* start ARTICLE *

2. Frame the research. Lead nurturing is not sending a newsletter to your entire database, or calling prospects every few weeks to see if they are ready to buy yet. B2B purchases are, by their nature, complex. Buyers need help to see possibilities and issues they wouldn’t think about on their own. If you can help frame the discussion, you will be seen as a trusted advisor and thought leader. This will help buyers believe that your company understands their problems and knows how to solve them. Lead nurturing is your opportunity to demonstrate the value you can provide and to position yourself as a resource.

3. Define what makes a lead “ready”. Work with your sales team to build criteria that determine the steps prospects should take before they are ready for a sales call. Criteria could include:

  • Demographic information – Geographic location, company size, etc.
  • “Push” actions – What have you done to interact with the lead, what have you told them?
  • “Pull” actions – What has the lead done to pull information to them? What pages have they visited? Have they downloaded special information?

4. Score the lead. The prospect is in control of the buying process. Monitor their efforts to pull information and interaction to know when they’re ready to move to the next stage. Interest level should be defined not just by their words but their actions. Actions speak louder than words. Track all the actions and update scores accordingly.

5. Provide detailed information to sales when leads are determined to be “ready”. Don’t just toss the lead over and leave it up to the sales rep to create a continuous experience for the customer.

  • Let sales know what marketing activities the prospect has responded to, and indicate which product the prospect is most likely to purchase based on responses to date.
  • Create tools such as templates, qualifying questions, and call scripts to guide sales reps during their initial contact with the lead. Be sure to refer to the marketing activities they have responded to.

6. Track follow up. Work with sales to create the scoring criteria to build goodwill with them. After that, regularly analyze the leads that were determined to be sales-ready to further refine your lead scoring criteria.

  • Adjust lead score thresholds based on business conditions.
  • Make sure sales follows up with leads and reassign leads that don’t get contacted.
  • When leads aren’t closed by sales as expected, recycle them back into marketing for further nurturing.

7. Track every marketing activity. Tracking every marketing activity is critical to understanding which marketing programs work. What programs directly contributed to sales? What programs generated the highest quality leads? Which programs had the greatest influence on the sales pipeline? You need to know the impact of all the programs.

8. Understand prospects needs. As you build a relationship with your prospects, you should also be learning more about their needs. Every campaign the prospect responds to tells you about their interests. Every page they visit on your website tells you about their interests. Every link they click, and every piece of information they fill out on a form, tells you more about them. Be clever with your forms – don’t ask prospects to enter information you already know, and use the opportunity to find out something new!

* end ARTICLE *

TASKS FOR THIS EXERCISE:
(a) According to the lead nurturing article, what should happen to leads that sales does not close as expected?
(b) Identify each line of the entries that contains the word "relative".

* start EXERCISE MATERIALS *

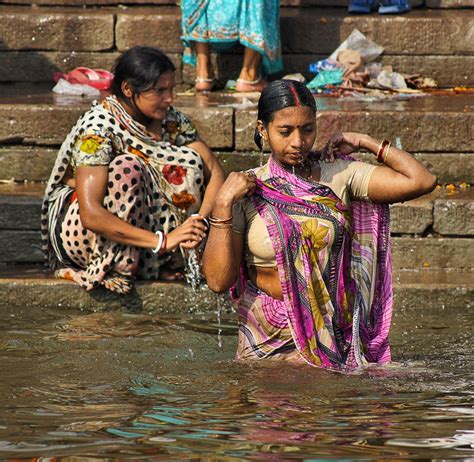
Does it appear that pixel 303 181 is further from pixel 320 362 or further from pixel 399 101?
pixel 399 101

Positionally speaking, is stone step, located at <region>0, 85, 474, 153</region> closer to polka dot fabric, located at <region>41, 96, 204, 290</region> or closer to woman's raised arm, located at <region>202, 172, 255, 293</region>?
polka dot fabric, located at <region>41, 96, 204, 290</region>

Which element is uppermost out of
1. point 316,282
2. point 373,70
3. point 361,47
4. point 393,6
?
point 393,6

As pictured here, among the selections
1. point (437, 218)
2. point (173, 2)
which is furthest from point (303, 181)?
point (173, 2)

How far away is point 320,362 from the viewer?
17.3 feet

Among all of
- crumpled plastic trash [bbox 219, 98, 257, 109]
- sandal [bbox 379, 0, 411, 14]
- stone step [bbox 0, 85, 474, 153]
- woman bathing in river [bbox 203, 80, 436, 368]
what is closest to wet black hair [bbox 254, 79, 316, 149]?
woman bathing in river [bbox 203, 80, 436, 368]

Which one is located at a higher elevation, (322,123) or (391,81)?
(391,81)

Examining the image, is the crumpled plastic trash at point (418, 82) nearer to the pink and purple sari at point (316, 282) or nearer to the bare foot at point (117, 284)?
the bare foot at point (117, 284)

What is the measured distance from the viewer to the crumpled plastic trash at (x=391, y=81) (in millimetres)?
9492

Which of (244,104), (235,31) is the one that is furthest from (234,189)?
(235,31)

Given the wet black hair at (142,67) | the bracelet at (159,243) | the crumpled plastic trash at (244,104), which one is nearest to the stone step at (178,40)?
the crumpled plastic trash at (244,104)

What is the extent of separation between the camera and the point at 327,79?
9562 millimetres

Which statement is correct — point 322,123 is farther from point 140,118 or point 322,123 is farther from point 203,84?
point 203,84

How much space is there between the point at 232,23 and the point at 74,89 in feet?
4.22

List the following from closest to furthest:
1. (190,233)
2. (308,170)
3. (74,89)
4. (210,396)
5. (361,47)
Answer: (210,396) < (308,170) < (190,233) < (74,89) < (361,47)
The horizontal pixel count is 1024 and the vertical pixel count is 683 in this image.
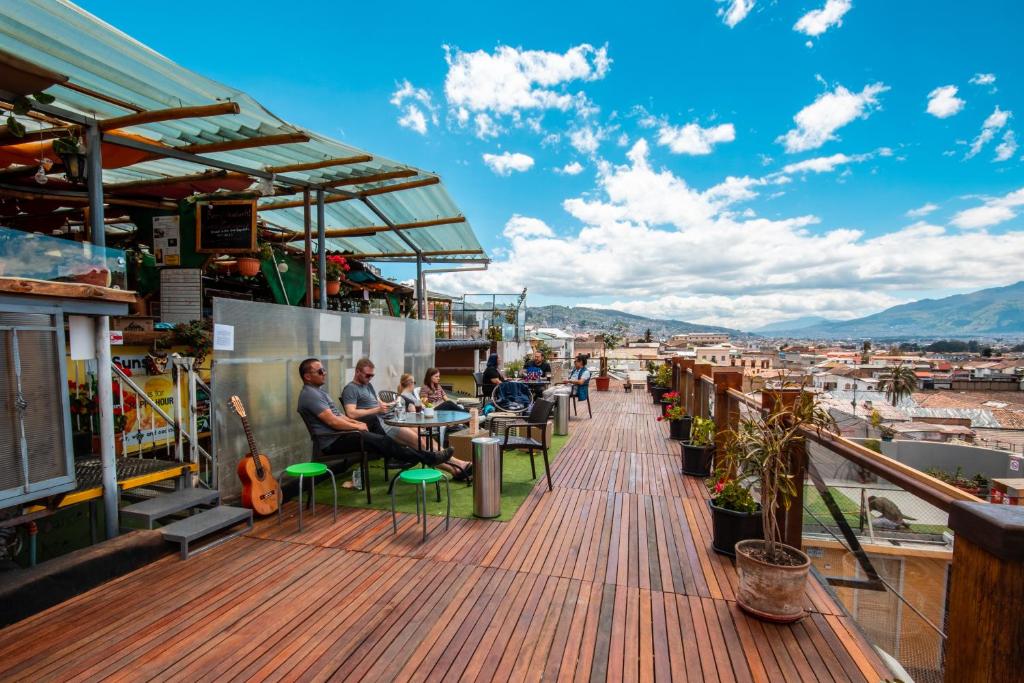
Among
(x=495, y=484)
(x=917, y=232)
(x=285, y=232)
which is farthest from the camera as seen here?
(x=917, y=232)

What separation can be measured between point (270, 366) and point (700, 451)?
4.42 metres

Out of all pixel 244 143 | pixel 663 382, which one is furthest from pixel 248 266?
pixel 663 382

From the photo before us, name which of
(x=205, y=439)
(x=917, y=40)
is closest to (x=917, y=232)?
(x=917, y=40)

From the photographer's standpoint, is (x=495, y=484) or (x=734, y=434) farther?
(x=495, y=484)

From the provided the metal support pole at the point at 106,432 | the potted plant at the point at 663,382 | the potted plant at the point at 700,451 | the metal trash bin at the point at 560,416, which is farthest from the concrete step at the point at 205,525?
the potted plant at the point at 663,382

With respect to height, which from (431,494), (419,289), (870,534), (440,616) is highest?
(419,289)

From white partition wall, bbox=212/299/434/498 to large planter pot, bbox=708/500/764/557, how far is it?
3.78m

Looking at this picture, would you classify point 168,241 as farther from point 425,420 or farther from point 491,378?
point 491,378

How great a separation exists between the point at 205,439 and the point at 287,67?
8169 mm

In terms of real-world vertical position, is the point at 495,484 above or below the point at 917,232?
below

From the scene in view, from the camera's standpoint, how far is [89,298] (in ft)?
10.0

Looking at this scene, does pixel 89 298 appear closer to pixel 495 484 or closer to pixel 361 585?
pixel 361 585

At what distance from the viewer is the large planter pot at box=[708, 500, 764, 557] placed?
3230mm

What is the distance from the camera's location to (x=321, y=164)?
4754 mm
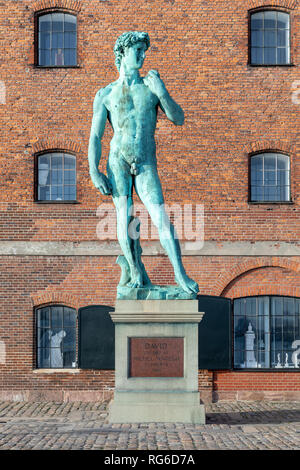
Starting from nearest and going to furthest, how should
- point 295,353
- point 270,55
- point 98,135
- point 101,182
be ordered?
point 101,182, point 98,135, point 295,353, point 270,55

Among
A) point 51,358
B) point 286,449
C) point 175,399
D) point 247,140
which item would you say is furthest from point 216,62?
point 286,449

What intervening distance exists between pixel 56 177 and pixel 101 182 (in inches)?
236

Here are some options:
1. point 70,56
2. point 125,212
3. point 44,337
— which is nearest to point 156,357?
point 125,212

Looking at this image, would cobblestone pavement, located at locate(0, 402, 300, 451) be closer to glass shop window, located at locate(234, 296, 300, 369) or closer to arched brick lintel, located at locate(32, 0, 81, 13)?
glass shop window, located at locate(234, 296, 300, 369)

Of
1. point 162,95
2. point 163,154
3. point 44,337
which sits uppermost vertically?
point 163,154

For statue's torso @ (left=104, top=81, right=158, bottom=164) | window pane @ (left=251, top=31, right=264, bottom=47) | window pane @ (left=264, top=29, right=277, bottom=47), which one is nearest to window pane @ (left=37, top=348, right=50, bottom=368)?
statue's torso @ (left=104, top=81, right=158, bottom=164)

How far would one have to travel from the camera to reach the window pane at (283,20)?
49.4ft

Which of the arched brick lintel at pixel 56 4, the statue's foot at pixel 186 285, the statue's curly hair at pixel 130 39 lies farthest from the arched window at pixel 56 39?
the statue's foot at pixel 186 285

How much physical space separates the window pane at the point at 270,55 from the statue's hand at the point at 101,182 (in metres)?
7.31

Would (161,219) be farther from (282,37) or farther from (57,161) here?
(282,37)

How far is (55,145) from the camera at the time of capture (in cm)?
1481

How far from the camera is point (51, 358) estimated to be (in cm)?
1470

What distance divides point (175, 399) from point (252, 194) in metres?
7.05

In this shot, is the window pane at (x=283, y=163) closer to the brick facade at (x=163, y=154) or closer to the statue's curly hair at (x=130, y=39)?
the brick facade at (x=163, y=154)
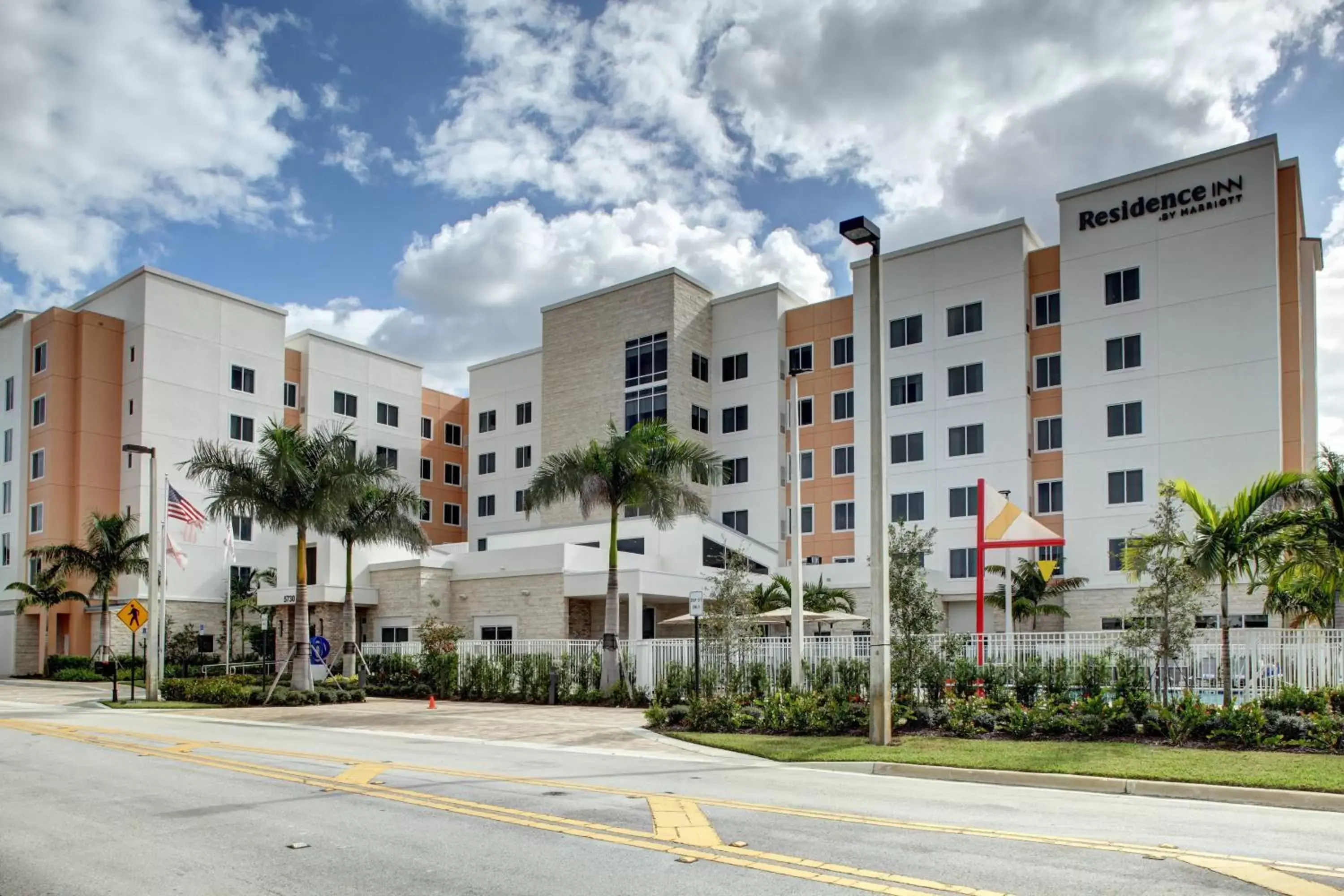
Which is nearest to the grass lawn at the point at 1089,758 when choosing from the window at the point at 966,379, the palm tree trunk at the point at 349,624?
the palm tree trunk at the point at 349,624

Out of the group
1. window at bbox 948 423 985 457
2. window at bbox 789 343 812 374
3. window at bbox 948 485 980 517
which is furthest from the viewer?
window at bbox 789 343 812 374

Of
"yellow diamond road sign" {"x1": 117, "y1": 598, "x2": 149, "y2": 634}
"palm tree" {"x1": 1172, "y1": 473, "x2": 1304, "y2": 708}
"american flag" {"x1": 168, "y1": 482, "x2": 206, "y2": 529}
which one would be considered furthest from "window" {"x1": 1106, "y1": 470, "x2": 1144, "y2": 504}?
"yellow diamond road sign" {"x1": 117, "y1": 598, "x2": 149, "y2": 634}

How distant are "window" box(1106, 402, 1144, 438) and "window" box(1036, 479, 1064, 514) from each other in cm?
310

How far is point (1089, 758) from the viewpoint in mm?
15516

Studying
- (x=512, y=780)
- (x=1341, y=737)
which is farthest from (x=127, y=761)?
(x=1341, y=737)

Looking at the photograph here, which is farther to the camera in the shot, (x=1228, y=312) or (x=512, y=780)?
(x=1228, y=312)

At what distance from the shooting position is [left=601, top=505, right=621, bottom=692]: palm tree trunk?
29859 millimetres

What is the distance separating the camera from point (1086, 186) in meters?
46.2

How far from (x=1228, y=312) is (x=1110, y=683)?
28298 mm

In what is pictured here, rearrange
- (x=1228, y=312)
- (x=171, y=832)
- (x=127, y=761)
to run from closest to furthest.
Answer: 1. (x=171, y=832)
2. (x=127, y=761)
3. (x=1228, y=312)

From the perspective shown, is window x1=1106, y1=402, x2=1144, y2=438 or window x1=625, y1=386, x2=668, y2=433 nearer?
window x1=1106, y1=402, x2=1144, y2=438

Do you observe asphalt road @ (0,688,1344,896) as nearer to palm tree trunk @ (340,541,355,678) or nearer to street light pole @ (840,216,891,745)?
street light pole @ (840,216,891,745)

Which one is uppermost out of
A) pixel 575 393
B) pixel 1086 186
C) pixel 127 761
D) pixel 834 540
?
pixel 1086 186

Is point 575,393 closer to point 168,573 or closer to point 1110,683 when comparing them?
point 168,573
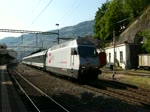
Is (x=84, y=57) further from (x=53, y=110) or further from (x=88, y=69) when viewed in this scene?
(x=53, y=110)

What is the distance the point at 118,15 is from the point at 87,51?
48.5m

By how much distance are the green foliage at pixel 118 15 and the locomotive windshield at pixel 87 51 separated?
42.5 metres

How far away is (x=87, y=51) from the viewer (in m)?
26.0

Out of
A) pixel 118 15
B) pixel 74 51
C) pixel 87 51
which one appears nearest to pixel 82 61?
pixel 87 51

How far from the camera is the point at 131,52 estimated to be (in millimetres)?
49781

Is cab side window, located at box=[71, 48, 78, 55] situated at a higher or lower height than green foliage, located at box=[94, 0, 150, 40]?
lower

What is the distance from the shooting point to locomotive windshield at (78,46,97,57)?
2569 centimetres

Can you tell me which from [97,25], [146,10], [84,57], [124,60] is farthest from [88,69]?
[97,25]

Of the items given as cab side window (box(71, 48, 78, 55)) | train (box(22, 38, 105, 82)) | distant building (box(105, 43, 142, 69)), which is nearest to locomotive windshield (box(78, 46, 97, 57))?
train (box(22, 38, 105, 82))

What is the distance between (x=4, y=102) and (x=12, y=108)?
6.45 feet

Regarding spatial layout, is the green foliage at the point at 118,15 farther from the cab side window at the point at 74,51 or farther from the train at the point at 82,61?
the cab side window at the point at 74,51

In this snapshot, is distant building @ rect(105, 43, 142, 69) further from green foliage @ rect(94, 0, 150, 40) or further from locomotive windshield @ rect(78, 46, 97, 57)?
locomotive windshield @ rect(78, 46, 97, 57)

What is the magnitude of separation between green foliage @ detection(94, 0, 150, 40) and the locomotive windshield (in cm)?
4253

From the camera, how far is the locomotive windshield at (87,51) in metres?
25.7
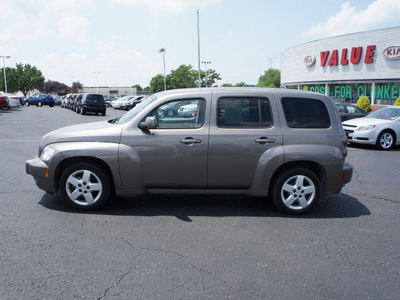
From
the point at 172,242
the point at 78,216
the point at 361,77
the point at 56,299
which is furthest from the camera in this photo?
the point at 361,77

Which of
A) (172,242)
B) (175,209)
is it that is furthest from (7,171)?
(172,242)

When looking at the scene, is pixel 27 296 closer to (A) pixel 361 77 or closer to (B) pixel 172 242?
(B) pixel 172 242

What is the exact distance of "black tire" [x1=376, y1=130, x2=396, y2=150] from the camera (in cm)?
1217

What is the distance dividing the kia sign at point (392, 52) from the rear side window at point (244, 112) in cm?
A: 3644

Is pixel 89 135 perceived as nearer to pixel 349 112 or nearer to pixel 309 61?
pixel 349 112

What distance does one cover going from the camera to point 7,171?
7.57 meters

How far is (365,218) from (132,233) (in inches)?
127

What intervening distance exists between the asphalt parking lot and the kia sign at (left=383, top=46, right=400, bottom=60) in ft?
115

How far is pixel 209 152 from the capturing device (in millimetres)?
5027

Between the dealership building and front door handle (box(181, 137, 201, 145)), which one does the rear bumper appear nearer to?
front door handle (box(181, 137, 201, 145))

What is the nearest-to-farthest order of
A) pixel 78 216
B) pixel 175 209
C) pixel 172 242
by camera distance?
pixel 172 242
pixel 78 216
pixel 175 209

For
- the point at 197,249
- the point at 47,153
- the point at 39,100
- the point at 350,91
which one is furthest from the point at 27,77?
the point at 197,249

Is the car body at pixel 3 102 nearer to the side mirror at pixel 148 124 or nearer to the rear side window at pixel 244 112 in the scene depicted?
the side mirror at pixel 148 124

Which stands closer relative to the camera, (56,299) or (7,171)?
(56,299)
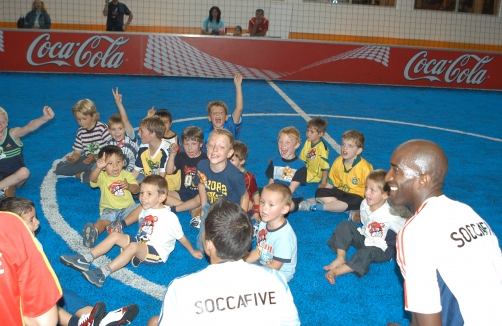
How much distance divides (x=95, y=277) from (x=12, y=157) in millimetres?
2903

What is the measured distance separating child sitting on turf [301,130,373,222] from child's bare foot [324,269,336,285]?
5.08 feet

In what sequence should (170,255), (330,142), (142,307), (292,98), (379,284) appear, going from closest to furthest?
(142,307)
(379,284)
(170,255)
(330,142)
(292,98)

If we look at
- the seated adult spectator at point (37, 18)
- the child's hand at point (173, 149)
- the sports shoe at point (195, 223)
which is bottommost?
the sports shoe at point (195, 223)

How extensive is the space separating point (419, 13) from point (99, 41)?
15.6m

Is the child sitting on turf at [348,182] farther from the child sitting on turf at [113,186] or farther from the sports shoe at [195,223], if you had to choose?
the child sitting on turf at [113,186]

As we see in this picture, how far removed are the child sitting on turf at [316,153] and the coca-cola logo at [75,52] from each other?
10352 mm

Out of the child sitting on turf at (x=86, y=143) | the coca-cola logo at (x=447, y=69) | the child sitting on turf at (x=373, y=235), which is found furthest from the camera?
the coca-cola logo at (x=447, y=69)

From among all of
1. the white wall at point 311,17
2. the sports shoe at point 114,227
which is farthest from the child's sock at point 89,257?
the white wall at point 311,17

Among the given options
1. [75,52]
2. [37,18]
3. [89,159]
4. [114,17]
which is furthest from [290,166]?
[37,18]

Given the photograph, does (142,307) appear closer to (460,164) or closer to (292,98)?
(460,164)

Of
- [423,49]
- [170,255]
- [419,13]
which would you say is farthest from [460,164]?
[419,13]

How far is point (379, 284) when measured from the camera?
5.25 m

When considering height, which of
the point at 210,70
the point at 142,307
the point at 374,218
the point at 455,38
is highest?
the point at 455,38

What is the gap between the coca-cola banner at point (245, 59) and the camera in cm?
1572
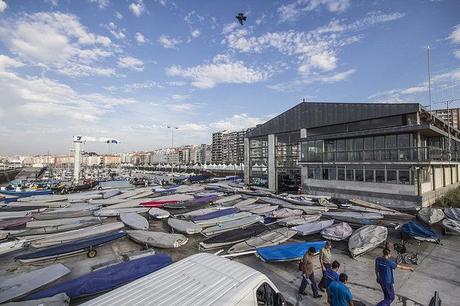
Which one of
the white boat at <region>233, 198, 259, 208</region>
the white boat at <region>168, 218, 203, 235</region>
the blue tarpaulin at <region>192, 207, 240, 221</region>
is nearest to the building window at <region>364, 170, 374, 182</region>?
the white boat at <region>233, 198, 259, 208</region>

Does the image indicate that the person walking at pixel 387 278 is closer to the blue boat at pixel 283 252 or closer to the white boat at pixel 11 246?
the blue boat at pixel 283 252

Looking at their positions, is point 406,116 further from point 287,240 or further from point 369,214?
point 287,240

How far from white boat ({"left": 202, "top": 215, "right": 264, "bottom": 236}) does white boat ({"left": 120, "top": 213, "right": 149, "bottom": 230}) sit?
419 centimetres

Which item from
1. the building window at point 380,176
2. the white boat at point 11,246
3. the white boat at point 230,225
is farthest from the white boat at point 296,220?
the white boat at point 11,246

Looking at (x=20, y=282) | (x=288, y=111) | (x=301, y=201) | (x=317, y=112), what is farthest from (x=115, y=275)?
(x=288, y=111)

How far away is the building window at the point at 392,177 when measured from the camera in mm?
22620

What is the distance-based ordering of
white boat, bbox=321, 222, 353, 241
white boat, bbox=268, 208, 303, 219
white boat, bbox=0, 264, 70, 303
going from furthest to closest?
white boat, bbox=268, 208, 303, 219 → white boat, bbox=321, 222, 353, 241 → white boat, bbox=0, 264, 70, 303

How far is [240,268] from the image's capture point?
17.9ft

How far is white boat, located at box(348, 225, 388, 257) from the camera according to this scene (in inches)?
457

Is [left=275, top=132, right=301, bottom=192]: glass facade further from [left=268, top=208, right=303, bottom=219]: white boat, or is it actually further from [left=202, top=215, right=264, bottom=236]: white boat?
[left=202, top=215, right=264, bottom=236]: white boat

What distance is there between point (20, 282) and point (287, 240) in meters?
12.4

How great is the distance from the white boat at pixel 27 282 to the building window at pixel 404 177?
83.6 feet

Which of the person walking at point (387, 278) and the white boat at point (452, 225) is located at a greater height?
the person walking at point (387, 278)

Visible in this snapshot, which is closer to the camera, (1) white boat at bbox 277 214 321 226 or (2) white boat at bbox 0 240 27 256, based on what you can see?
(2) white boat at bbox 0 240 27 256
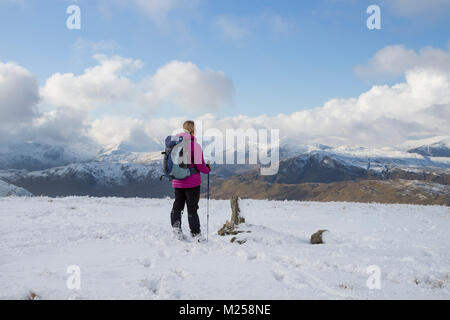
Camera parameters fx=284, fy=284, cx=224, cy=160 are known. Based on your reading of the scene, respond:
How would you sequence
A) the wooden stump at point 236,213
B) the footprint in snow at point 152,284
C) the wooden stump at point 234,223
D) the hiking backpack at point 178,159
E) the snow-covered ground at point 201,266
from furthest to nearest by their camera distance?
the wooden stump at point 236,213 < the wooden stump at point 234,223 < the hiking backpack at point 178,159 < the footprint in snow at point 152,284 < the snow-covered ground at point 201,266

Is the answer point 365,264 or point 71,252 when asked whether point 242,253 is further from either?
point 71,252

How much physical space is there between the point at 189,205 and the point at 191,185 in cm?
71

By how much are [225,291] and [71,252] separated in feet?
16.1

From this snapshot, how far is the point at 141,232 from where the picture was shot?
1095cm

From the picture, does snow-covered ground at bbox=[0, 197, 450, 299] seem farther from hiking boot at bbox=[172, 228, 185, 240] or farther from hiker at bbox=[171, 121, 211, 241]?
hiker at bbox=[171, 121, 211, 241]

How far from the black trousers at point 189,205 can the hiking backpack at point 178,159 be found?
2.20 ft

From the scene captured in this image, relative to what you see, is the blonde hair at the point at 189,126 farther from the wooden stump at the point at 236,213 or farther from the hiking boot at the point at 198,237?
the wooden stump at the point at 236,213

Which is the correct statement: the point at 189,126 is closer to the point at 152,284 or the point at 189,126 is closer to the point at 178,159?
the point at 178,159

* end EXERCISE MATERIALS *

OUTPUTS:
(a) They should be recycled back into marketing for further nurturing.

(b)
Which stands closer relative to the camera, (56,299) or (7,171)?
From the scene captured in this image, relative to what you see, is the blonde hair at the point at 189,126 farther from the wooden stump at the point at 236,213 or farther from the hiking boot at the point at 198,237?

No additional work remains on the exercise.